- **Required action**: The entire listing below is to be written out exactly, minus the pictures.

- **Stored data**:
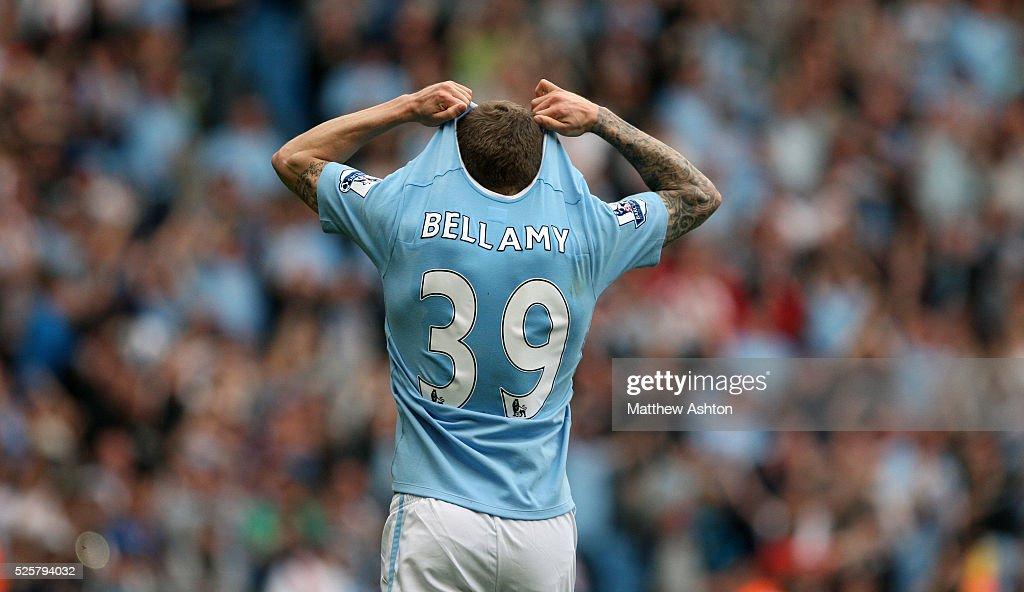 SOCCER - Barclays Premier League - Manchester City v Aston Villa : News Photo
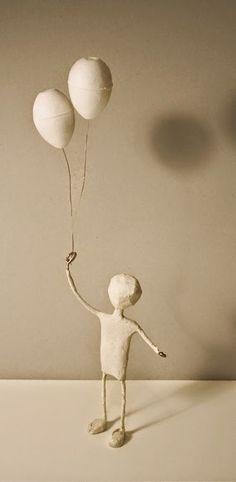 Textile Sculpture, Paper Mache Sculpture, Soft Sculpture, Paper Mache Crafts, Doll Crafts, Diy Doll, Paper Toy, Paper Dolls, Christmas Flower Decorations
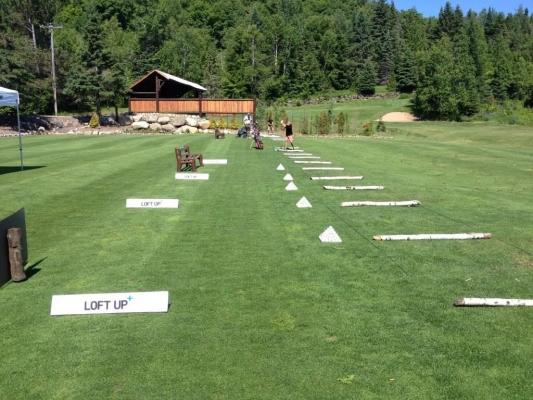 Aire de pratique pouvant recevoir jusqu'à 35 golfeurs (inclus : champs de pratique avec cibles, 4 verts de pratique, 3 verts d'approche et des fosses de sable.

- **Task answer**:
 SOCCER - Barclays Premier League - Manchester City v Aston Villa : News Photo
 Textile Sculpture, Paper Mache Sculpture, Soft Sculpture, Paper Mache Crafts, Doll Crafts, Diy Doll, Paper Toy, Paper Dolls, Christmas Flower Decorations
 Aire de pratique pouvant recevoir jusqu'à 35 golfeurs (inclus : champs de pratique avec cibles, 4 verts de pratique, 3 verts d'approche et des fosses de sable.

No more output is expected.